Assessment of pre- and post-treatment tissue from patients confirmed enrichment of CXCR3-GS in tumors that exhibited an enhancement of CD8+ T cell infiltration following treatment with TAVO.
One patient who was previously unresponsive to anti-PD-L1 therapy exhibited an increased CXCR3-GS after TAVO treatment, and subsequently demonstrated a significant clinical response after receiving additional anti-PD-1 therapy.
"TNBC is an aggressive disease with limited therapeutic options, as only a subset of patients benefits from antibodies targeting PD-1/PD-L1," said Dr. Telli, Associate Professor of Medicine in the Division of Medical Oncology at Stanford University School of Medicine. "The published results demonstrate TAVO’s potential to positively impact immunogenicity, providing mechanistic insights as well as a strong rationale to combine with chemokines and checkpoint inhibitors."

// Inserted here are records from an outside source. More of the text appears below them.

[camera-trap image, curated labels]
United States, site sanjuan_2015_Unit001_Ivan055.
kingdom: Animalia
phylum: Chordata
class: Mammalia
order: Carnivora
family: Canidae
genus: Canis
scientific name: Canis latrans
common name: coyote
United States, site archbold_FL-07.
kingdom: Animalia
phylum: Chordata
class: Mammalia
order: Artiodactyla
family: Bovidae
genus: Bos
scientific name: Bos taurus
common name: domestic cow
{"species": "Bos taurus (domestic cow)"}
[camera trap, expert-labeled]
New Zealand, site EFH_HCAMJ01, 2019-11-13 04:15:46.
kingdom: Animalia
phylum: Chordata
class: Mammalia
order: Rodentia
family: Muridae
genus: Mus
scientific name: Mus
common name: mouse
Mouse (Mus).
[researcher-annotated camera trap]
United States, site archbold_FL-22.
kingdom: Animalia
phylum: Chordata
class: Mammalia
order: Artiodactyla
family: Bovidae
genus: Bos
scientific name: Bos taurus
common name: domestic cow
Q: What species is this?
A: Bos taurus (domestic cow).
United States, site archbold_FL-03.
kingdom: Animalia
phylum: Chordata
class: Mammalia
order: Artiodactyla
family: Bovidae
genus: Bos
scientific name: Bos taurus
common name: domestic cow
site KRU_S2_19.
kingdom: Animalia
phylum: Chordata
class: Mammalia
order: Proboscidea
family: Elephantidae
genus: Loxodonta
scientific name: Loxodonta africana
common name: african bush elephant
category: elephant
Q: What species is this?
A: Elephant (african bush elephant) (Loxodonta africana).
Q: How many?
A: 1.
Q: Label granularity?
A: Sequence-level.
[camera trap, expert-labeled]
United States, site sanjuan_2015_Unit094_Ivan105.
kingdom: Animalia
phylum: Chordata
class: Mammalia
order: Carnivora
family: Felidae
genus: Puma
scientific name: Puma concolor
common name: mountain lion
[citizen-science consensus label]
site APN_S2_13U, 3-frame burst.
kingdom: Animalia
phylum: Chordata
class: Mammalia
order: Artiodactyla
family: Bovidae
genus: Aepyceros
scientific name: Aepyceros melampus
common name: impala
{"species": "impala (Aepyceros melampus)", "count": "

Herbert Kim Lyerly, M.D., George Barth Geller Distinguished Professor of Immunology at Duke University and Director on OncoSec’s Board of Directors, added, "The published results add to the growing body of evidence indicating TAVO’s potential to activate the immune system in patients with cancer who are refractory to available treatments."
About TAVO
OncoSec’s gene therapy technology combines TAVO (tavokinogene telseplasmid), a DNA plasmid-based interleukin-12 (IL-12), with an intra-tumoral electroporation gene delivery platform to achieve endogenous IL-12 production in the tumor microenvironment that enables the immune system to target and attack tumors throughout the body. TAVO has demonstrated a local and systemic anti-tumor response in several clinical trials, including the pivotal Phase 2b trial KEYNOTE-695 for metastatic melanoma and the KEYNOTE-890 Phase 2 trial in triple negative breast cancer (TNBC). TAVO has received both Orphan Drug and Fast-Track Designation by the U.S. Food & Drug Administration for the treatment of metastatic melanoma.